Training healthcare providers on AI model limitations, and implementing feedback mechanisms, helps identify potential issues early. Regulatory compliance is maintained through the alignment of techno-vigilance processes with standards, ensuring accountability via regulatory audits. Additionally, ethical monitoring systems are necessary to safeguard against biases, incorporating ethical oversight to ensure AI models are used responsibly and equitably. The above outlined framework parallels pharmacovigilance in drug safety, by also emphasizing continuous monitoring, regulatory alignment and ethical integrity so as to ensure that AI systems are safely and effectively integrated into healthcare. By adhering to these techno-vigilance practices, we believe healthcare systems can monitor AI models in real time, ensure their safety and efficacy across diverse populations, achieve and maintain necessarily-high ethical standards.

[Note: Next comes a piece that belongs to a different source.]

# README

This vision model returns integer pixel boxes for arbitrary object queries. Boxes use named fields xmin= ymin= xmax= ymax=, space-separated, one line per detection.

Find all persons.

Surprising few articles performed external validation analyses in the last two years, although the number is increasing, considering that 192 out of 194 ML articles reporting external validation were published in the last 5 years. Assuming the Covid-19 pandemic as the last global health crisis, launching on PubMed the query ((“machine learning“[Title/Abstract]) OR (“deep learning“[Title/Abstract])) AND ((“external validation“[Title/Abstract]) OR (“externally validated“[Title/Abstract])) AND ((COVID[Title/Abstract]) OR (COVID-19[Title/Abstract]) OR (SARS-COV-2[Title/Abstract])) gave 124 results, while removing the external validation terms the result is 6,689. Most ML models reported in the literature about risk stratification, radiological discrimination and cardiological tasks [20,21,22] perform poorly on external data, or significantly worse than on internal data, which means they could be practically useless if not even harmful to real-world patients and practitioners [23].
Conclusions
Medical validation and machine-learning validation differ significantly in both scope and execution. While machine learning models often undergo validation based on historical datasets and performance metrics like accuracy, external medical validation is essential to assess how these models perform in real-world, diverse clinical environments. Providing reliable and timely information across different healthcare settings is critical to address the reproducibility crisis of AI applications in healthcare.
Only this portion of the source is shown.